[[ DOCUMENT SEGMENT, beginning ]]

You think email addresses are bad but the masses hate having to remember usernames. Emails aren't used for logins because of marketing (all those systems already had email verification in addition to usernames, thus email was required). Furthermore, without an email it becomes impossible to recover your account if you forget your password. If the app has no personal information and email and you forget your password (which most general users do) then it's impossible to recover your account.

So this law isn't going to discourage companies from collecting your email address, it just has the potential to add burdens to companies that end up with 1 million signups (even for a free website).


You have said alot of words none of which changes my opinion.

Using email as either Verification or Username has always been a lazy and insecure and should stop.

If normies can not recover their candy crush account and need to sign up for a new one in order to protect privacy i am find with that if companies like King stop collecting data

I am security and privacy first, convenience and "free" are about 1000000000000000 on my list of importance. If a lot of free sites die that is price we pay for better data security and privacy. i am fine with that.


Perhaps you could take some personal responsibility, and, you know, not give your email address to sites/apps that you don't want to have it?

This has nothing to do with me... if more people would like me Facebook, Twitter, etc would not exist at all, and Google would have a massively different business model more like when they started then what they have become.

I do however want ownership over my data, and the right to demand these companies tell me what they collect on me (often with out my permission see Facebooks Shadow Profiles on people that do not have accounts) and right to demand they delete said data.


If you don't put the information out there, then they won't have it. It's a simple cause and effect relationship. Not giving up this information will likely cause you to not be able to use some services, however you have no inherent right to access services run by private parties. They are offered to you under certain conditions, and if you choose not to comply with those conditions, you are free to not use the service. With regard to "shadow profiles," simply use incognito mode if you are this worried about it.

Let's be clear that this law won't pass, certainly not as it is written. In the US, it's perfectly legal for websites to track your behavior. Should you object to this, you have a simple remedy: use incognito mode.

[[ DOCUMENT SEGMENT, end ]]
[[ SUPPLIED INFORMATION, beginning ]]

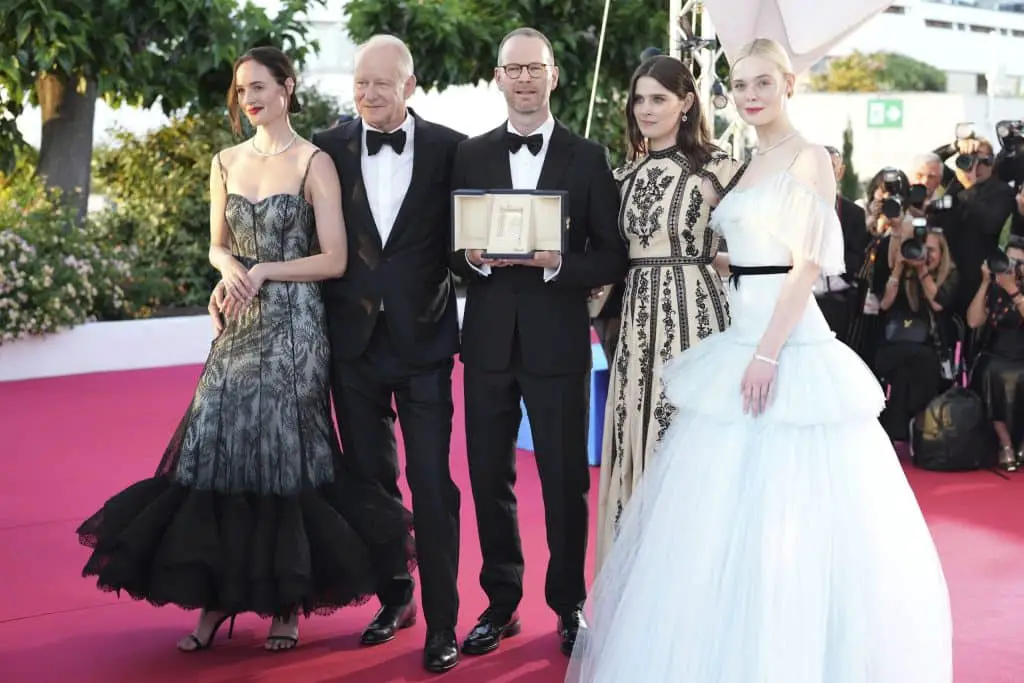 Stellan skarsgard cannes 2025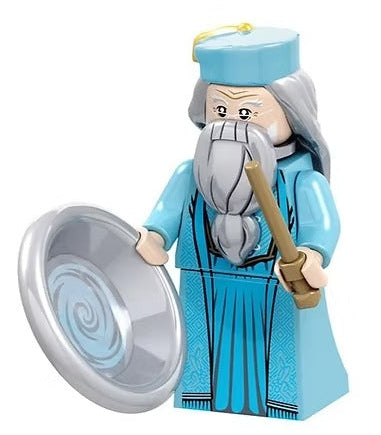 Minifig Blocks | Harry Potter | Dumbledore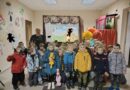 Ляховичская  детская  библиотека пригласила  детей в театр теней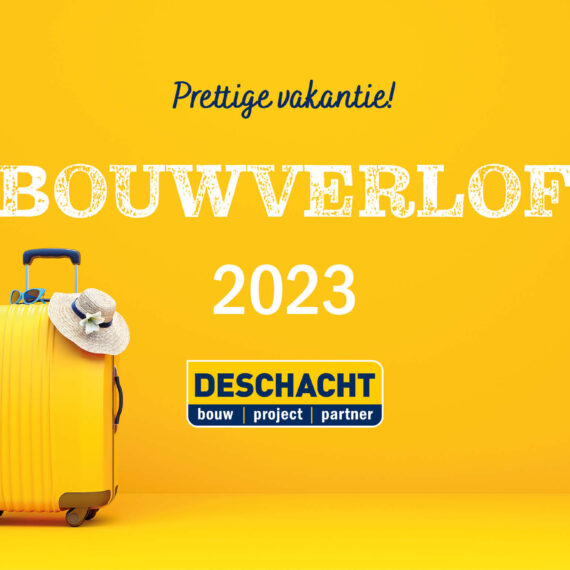 Bouwverlof 2023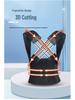 Professional Back Support Posture Corrector for Adults – Anti-Hunchback Correction Device
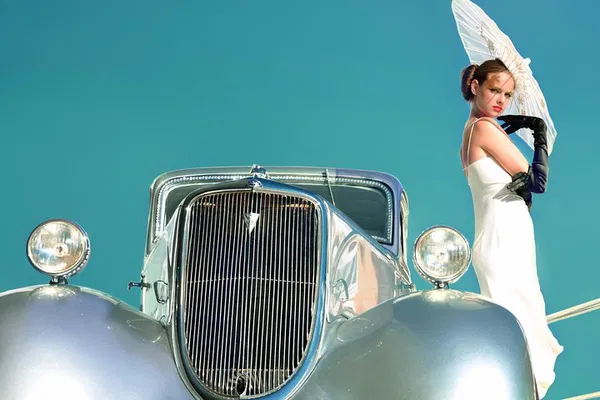 Step into Automotive Elegance: Explore Malaga's Fashion & Automobile Museum!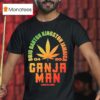 Buju Banton Kingston Jamaica Ganja Man Legalize T Shirt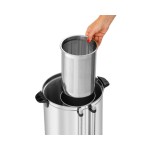 Βραστήρας τσαγιού -ζεστού νερού 15Lt με διπλά τοιχώματα (Inox design) 200128 | D15000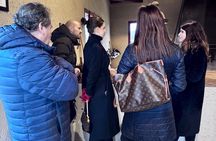 Visit to Pessac-Léognan: Vineyards, Lunch and Tastings included
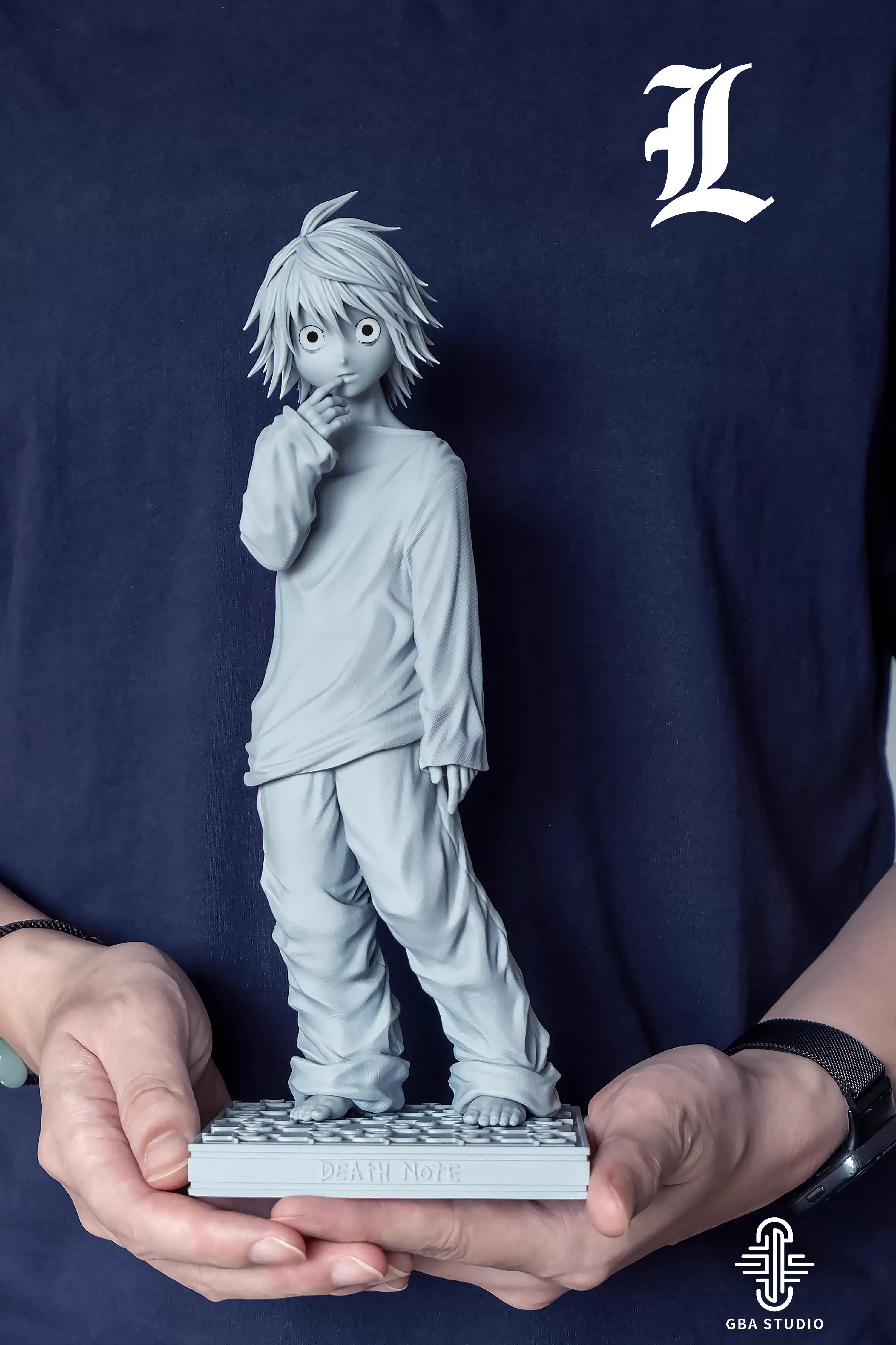 【Last one】Kid L·Lawliet-GBA Studio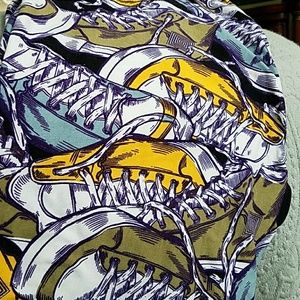 Lularoe leggings tc euc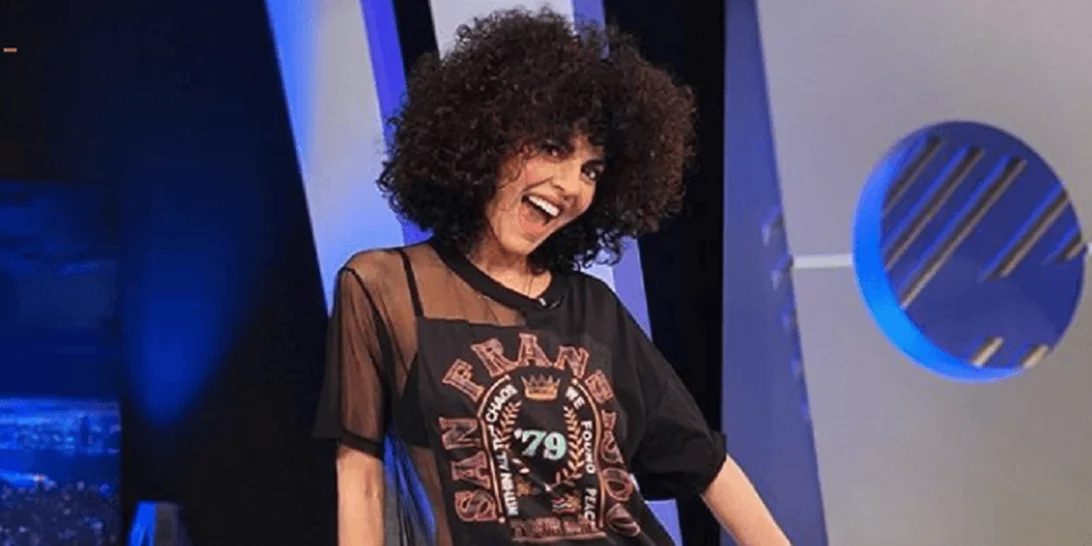 Μαρία Σολωμού | H τολμηρή φωτογραφία από την περίοδο της εγκυμοσύνης της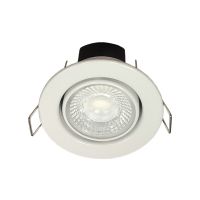 Šviestuvas į/l LED 5W IP44 4000K 500lm D-82mm H-63mm Ain B LED1x450 G680 T830 TDIM - NORTHCLIFFE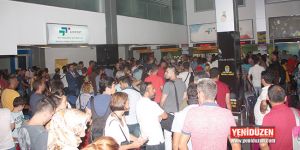 Havada yeni bir kaos mu?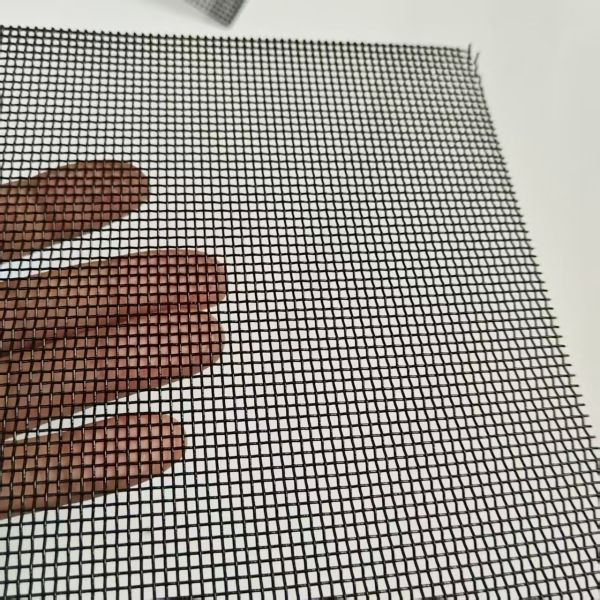 Aluminum Alloy Woven Wire Mesh for Windows and Doors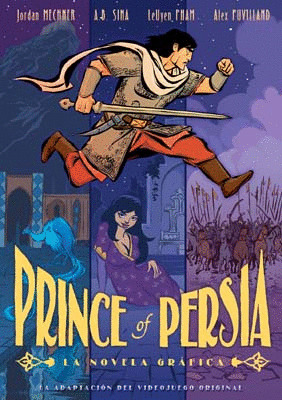 PRINCE OF PERSIA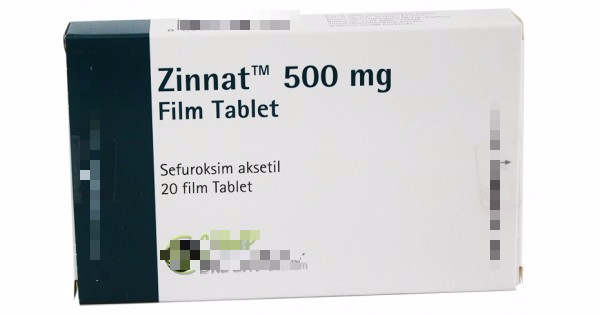 Hà Nội: Phát hiện thuốc kháng sinh Zinnat 500 mg Film Tablet giả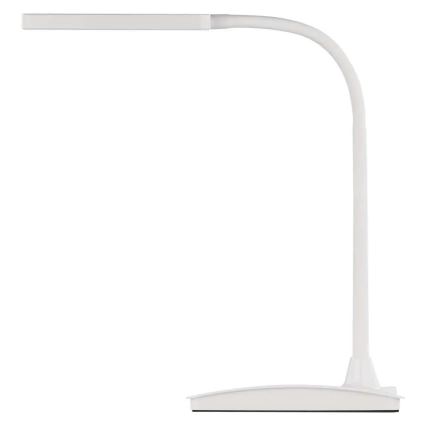 LED prigušiva stona lampa EDDY LED/6W/230V 3000/4500/6800K bela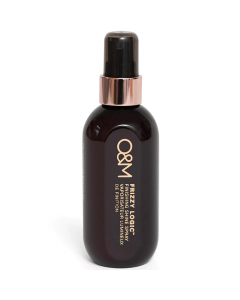 O&amp;M Frizzy Logic Shine Spray 100ml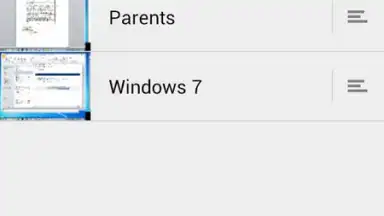 VNC Viewer screenshot 12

[[ SUPPLIED INFORMATION, end ]]

§ PROBLEM SET:
1. Answer these questions about the email privacy discussion:
(a) What does the first comment say becomes impossible when a user without an email on file forgets their password?
(b) How many signups does the discussion say could bring added burdens for companies under the law?
(c) In the final paragraph, what remedy is offered to someone who objects to websites tracking their behavior?
2. Carry on the discussion about email addresses and data privacy, starting after its last sentence.

§ SOLVED TASKS:
1.
(a) Recovering the account.
(b) 1 million signups.
(c) Using incognito mode.

2.
So the app developer has to be able to demonstrate they followed some form of best practice with regard to user data.

I’m having trouble thinking of any other type of work that manages to escape all liability.


So the app developer has to be able to demonstrate they followed some form of best practice with regard to user data.

I think you're downplaying the requirements of this law. You should read it, it's pretty onerous and carries decades in prison with it - even GDPR didn't go that far.

One interesting caveat, however, is that at least as written, I can't find anything imposing penalties for simply not filing the reports this law claims to require after all of the expensive audits etc it wants. It only imposes penalties for lying on the reports. I'm not sure if that was an oversight on the author's part or if that's intentional though. Any final version would likely "fix" that issue.


Again, I believe this is simply false. The provision carrying "decades in prison" applies only to companies making over a billion dollars in revenue, and only in the very limited case where a particular officer of the company knowingly mis-certifies a report to the FTC.

The plain language of the law says that your interpretation is not correct. The criminal provisions apply to companies with over $1 billion in revenue or those those that have 1M or more users. That would expose a much larger range of independent developers to decades in prison.


A closer reading indicates seem to be correct that the criminal provisions only apply to those larger entities. However, ALL of the provisions in pages 26-33, which are significantly burdensome, still apply to All covered entities, which you can hit by just having 1 million user accounts.

I responded to your comment about that here: https://news.ycombinator.com/item?id=18377564

draft legislation

I corrected my And to an OR so yes, good point but overall, it still doesn't impact "entire startup community". There are plenty of tech. businesses that don't hit 50 Million in revenue AND don't have a million users. I am talking about those.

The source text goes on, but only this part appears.